──────── MATERIAL SHOWN ────────
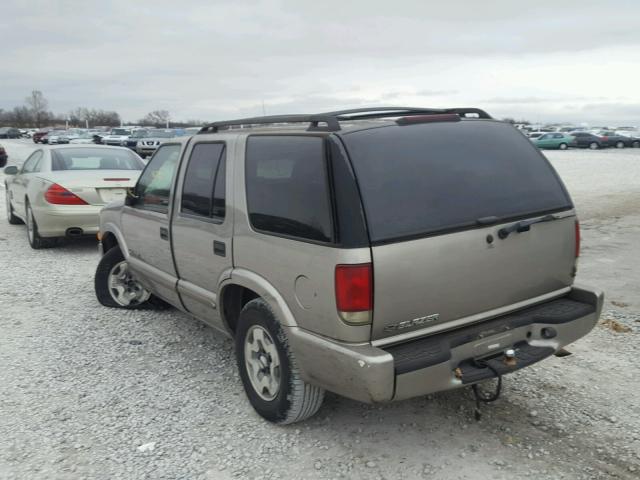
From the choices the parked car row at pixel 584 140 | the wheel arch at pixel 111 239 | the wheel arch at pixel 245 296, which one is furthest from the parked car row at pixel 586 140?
the wheel arch at pixel 245 296

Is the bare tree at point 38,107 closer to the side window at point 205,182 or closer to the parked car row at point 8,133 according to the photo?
the parked car row at point 8,133

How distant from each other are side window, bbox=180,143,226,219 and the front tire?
0.75 m

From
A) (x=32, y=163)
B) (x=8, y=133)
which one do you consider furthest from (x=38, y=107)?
(x=32, y=163)

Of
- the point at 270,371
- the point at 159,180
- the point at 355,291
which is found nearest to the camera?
the point at 355,291

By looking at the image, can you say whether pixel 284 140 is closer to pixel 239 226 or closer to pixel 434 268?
pixel 239 226

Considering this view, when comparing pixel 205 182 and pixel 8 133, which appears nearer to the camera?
pixel 205 182

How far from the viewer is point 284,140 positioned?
11.5 feet

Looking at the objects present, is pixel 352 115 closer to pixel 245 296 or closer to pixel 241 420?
pixel 245 296

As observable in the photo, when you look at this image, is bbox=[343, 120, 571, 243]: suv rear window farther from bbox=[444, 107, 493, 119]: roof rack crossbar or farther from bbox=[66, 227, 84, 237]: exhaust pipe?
bbox=[66, 227, 84, 237]: exhaust pipe

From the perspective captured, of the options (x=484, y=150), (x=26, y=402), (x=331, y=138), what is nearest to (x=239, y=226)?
(x=331, y=138)

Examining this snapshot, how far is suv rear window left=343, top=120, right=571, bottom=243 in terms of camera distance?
3.03 meters

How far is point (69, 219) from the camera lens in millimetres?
8141

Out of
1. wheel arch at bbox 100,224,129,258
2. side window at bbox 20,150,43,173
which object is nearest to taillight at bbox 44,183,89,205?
side window at bbox 20,150,43,173

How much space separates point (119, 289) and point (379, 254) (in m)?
3.86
────────
-- TASK --
Please set down each line of the data above exactly as written, without the pictures.

-- RESULT FOR THIS EXERCISE --
From the choices the parked car row at pixel 584 140 | the wheel arch at pixel 111 239 | the wheel arch at pixel 245 296, which one is furthest from the parked car row at pixel 586 140?
the wheel arch at pixel 245 296

Is the bare tree at point 38,107 closer to the side window at point 205,182 or closer to the parked car row at point 8,133 according to the photo?
the parked car row at point 8,133

How distant from each other are side window, bbox=180,143,226,219 and the front tire?
0.75 m

From
A) (x=32, y=163)
B) (x=8, y=133)
which one do you consider furthest from (x=38, y=107)?
(x=32, y=163)

Of
- the point at 270,371
- the point at 159,180
- the point at 355,291
which is found nearest to the camera?
the point at 355,291

By looking at the image, can you say whether pixel 284 140 is closer to pixel 239 226 or closer to pixel 434 268?
pixel 239 226

Considering this view, when comparing pixel 205 182 and pixel 8 133, which appears nearer to the camera?
pixel 205 182

How far from the viewer is point 284,140 positioned?
11.5 feet

Looking at the objects present, is pixel 352 115 closer to pixel 245 296 or closer to pixel 241 420?
pixel 245 296

As observable in the photo, when you look at this image, is bbox=[343, 120, 571, 243]: suv rear window farther from bbox=[444, 107, 493, 119]: roof rack crossbar or farther from bbox=[66, 227, 84, 237]: exhaust pipe?
bbox=[66, 227, 84, 237]: exhaust pipe

From the perspective captured, of the options (x=484, y=150), (x=26, y=402), (x=331, y=138), what is nearest to (x=239, y=226)?
(x=331, y=138)

Examining this snapshot, how far is suv rear window left=343, top=120, right=571, bottom=243 in terms of camera distance?
3.03 meters

How far is point (69, 219) from the camera lens in millimetres?
8141

Out of
1. wheel arch at bbox 100,224,129,258
2. side window at bbox 20,150,43,173
which object is nearest to taillight at bbox 44,183,89,205?
side window at bbox 20,150,43,173

How much space separates point (119, 289) and point (379, 254) (in m)?
3.86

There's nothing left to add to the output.